Plant water-efficient, well-adapted, and/or native shrubs, trees, and grasses. Choose plants that are drought and heat-tolerant and can survive the minimum winter temperatures in your area. In odd-shaped areas, use drought-tolerant ground cover instead of grass. Many cities provide lists of water-efficient plants.
Don’t abuse the benefits of an automatic sprinkler system by over-watering. Set it to provide thorough but infrequent watering. Check sprinkler heads regularly to make sure they are working properly. Install rain shut-off devices and adjust sprinklers to eliminate coverage on the pavement. For plants that need more water, use a hose or watering can to give them additional water. Prevent evaporation of water.

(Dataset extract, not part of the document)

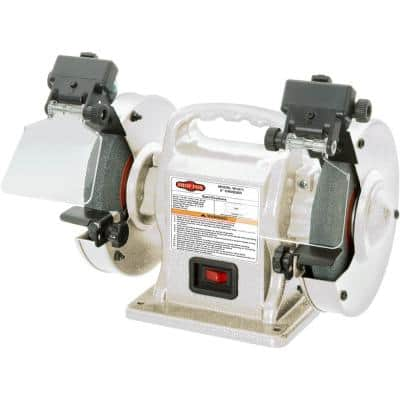 6 in. Portable Bench Grinder with LEDs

Water lawns early in the morning. Never water on windy days. Use drip irrigation systems for bedded plants, trees, or shrubs, and use low-angle sprinklers for lawns. Cover pools and spas. This can save the equivalent of your pool volume each year! Harvest the rain. Buy a rain barrel or a cistern and collect the water from your gutters to water your plants. Use your water efficiently. Don’t waste water by cleaning patios or sidewalks with it; use a broom.
Taller grass holds moisture better. Don’t cut more than one-third of its length at one time. Don’t scalp lawns when mowing during hot weather. Leave lawn clippings on the lawn instead of bagging them. Use lots of mulch around your shrubs and trees. It will retain moisture, reduce run-off, moderate soil temperatures, and help with weed control.
Don’t over-fertilize! Get a soil kit to determine what nutrients your soil needs. If you apply fertilizer only in the spring and fall, your grass will be healthy, use less water, and require less mowing. Use a car wash that recycles water. If you are washing your car at home, use a bucket of soapy water and a hose nozzle that shuts off the water while you scrub.